Scene-based reasoning records:
####

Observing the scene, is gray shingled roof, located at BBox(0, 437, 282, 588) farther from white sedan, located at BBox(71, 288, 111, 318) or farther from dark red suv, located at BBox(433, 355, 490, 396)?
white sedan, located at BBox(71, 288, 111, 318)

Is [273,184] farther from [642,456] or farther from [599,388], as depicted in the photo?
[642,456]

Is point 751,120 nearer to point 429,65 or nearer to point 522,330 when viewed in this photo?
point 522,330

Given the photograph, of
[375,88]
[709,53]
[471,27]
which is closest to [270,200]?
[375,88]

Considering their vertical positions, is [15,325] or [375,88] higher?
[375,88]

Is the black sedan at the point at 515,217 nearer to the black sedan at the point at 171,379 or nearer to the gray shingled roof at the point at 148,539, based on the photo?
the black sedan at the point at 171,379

####

## What is needed
Print all of the records above word for word, keeping every line as it appears.

## Solution below
Observing the scene, is gray shingled roof, located at BBox(0, 437, 282, 588) farther from white sedan, located at BBox(71, 288, 111, 318) or farther from dark red suv, located at BBox(433, 355, 490, 396)?
white sedan, located at BBox(71, 288, 111, 318)

Is [273,184] farther from [642,456] or farther from [599,388], as depicted in the photo?
[642,456]

Is point 751,120 nearer to point 429,65 or nearer to point 522,330 when viewed in this photo?
point 522,330

Given the photograph, of
[375,88]
[709,53]
[471,27]
which is closest to [270,200]?
[375,88]

Considering their vertical positions, is [15,325] or [375,88] higher?
[375,88]

Is the black sedan at the point at 515,217 nearer to the black sedan at the point at 171,379 or nearer to the gray shingled roof at the point at 148,539, based on the photo?
the black sedan at the point at 171,379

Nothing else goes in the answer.